_WRITTEN INSTRUCTION_: Select each line in the rows below that contains the string "bbox", and copy those lines.

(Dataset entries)

>>>>

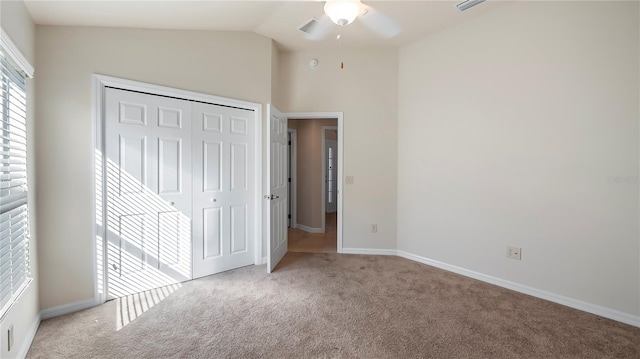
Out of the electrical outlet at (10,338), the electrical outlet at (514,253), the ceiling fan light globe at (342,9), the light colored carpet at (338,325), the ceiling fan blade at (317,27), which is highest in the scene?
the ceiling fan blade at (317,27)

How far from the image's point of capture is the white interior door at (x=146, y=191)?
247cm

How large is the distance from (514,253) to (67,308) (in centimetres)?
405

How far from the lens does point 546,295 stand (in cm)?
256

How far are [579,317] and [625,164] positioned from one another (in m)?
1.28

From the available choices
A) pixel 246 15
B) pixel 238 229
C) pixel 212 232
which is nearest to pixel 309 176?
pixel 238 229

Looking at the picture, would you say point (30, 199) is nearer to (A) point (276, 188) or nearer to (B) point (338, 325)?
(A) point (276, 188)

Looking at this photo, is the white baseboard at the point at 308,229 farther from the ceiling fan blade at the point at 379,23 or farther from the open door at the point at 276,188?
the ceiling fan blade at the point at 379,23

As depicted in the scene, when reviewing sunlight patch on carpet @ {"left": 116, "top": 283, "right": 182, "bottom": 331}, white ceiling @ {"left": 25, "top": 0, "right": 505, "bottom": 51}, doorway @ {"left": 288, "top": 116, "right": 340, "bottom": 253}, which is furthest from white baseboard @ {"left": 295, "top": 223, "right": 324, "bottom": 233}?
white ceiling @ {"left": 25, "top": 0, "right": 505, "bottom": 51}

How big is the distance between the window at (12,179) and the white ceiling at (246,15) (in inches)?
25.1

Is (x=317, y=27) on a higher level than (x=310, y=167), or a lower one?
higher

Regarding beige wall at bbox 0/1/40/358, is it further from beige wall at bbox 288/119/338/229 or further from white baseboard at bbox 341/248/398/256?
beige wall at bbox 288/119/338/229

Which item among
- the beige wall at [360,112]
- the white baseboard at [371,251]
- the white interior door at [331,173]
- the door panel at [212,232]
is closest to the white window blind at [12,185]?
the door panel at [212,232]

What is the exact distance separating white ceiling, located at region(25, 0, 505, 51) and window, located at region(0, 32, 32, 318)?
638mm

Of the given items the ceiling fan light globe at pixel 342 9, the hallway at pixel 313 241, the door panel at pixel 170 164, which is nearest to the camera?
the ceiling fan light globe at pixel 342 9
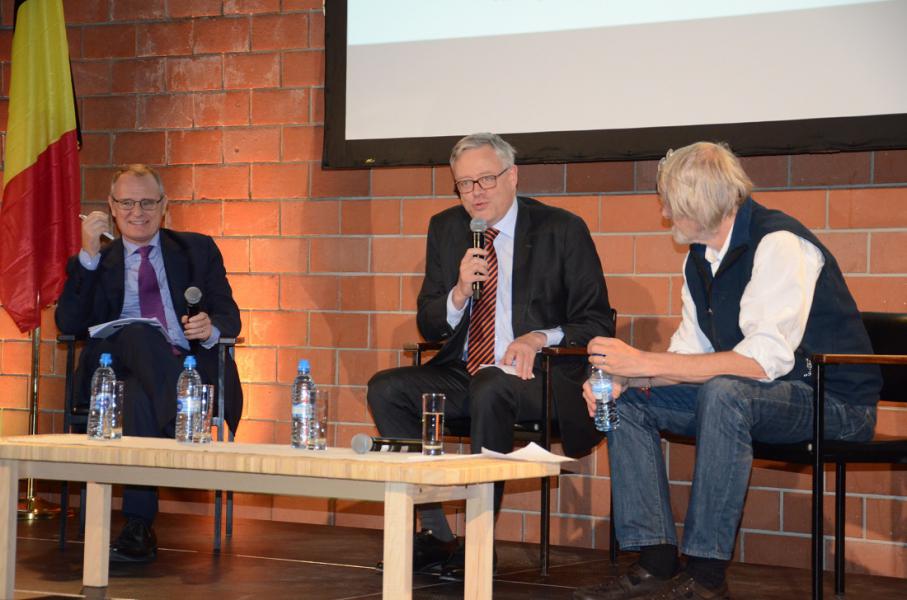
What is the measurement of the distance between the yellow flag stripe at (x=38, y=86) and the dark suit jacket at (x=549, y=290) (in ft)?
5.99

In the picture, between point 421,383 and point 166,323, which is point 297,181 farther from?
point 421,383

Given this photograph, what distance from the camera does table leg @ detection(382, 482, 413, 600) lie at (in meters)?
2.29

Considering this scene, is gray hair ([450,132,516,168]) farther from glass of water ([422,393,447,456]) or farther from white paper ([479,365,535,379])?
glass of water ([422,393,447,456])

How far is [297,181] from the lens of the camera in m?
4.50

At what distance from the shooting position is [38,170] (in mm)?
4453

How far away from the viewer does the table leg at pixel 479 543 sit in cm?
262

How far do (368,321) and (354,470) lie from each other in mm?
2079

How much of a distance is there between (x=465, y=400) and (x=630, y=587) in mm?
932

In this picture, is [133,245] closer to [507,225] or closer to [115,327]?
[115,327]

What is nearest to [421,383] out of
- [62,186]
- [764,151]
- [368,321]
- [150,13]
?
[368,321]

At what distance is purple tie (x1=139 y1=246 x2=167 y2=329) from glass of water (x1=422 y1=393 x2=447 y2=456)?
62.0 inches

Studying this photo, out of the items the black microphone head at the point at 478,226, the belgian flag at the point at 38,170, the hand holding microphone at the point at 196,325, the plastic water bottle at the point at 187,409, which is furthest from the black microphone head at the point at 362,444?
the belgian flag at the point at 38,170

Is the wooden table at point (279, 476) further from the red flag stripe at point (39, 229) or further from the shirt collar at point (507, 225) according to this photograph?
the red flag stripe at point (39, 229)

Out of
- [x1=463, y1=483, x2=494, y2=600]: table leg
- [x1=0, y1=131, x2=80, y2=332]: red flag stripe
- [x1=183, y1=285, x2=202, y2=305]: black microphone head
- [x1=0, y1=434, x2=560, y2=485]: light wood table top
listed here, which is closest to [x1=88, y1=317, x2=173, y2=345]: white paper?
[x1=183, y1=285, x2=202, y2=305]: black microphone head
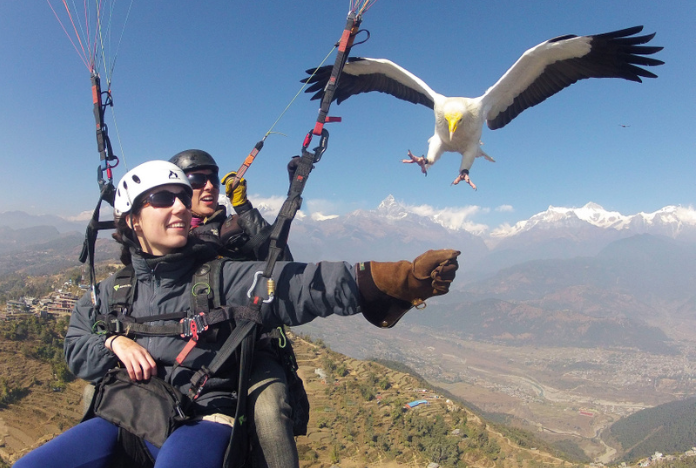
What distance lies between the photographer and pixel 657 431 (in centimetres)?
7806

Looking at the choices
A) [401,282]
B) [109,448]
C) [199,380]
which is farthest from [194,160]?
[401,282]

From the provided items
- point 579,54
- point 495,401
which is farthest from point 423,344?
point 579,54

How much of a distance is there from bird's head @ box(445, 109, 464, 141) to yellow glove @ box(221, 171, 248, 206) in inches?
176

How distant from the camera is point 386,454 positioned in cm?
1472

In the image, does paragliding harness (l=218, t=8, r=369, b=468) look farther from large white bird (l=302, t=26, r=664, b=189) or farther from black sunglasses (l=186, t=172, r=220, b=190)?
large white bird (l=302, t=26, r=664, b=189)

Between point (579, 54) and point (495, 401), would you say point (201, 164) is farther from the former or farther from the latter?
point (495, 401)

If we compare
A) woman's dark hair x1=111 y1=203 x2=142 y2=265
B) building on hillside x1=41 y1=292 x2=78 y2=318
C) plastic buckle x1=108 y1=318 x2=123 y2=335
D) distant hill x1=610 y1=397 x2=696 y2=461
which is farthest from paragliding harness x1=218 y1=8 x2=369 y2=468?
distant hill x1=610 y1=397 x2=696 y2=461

<<<<

_RIGHT ANSWER_:
Regarding beige wall at bbox 0/1/40/358, is it further from beige wall at bbox 288/119/338/229 or further from white baseboard at bbox 341/248/398/256?
beige wall at bbox 288/119/338/229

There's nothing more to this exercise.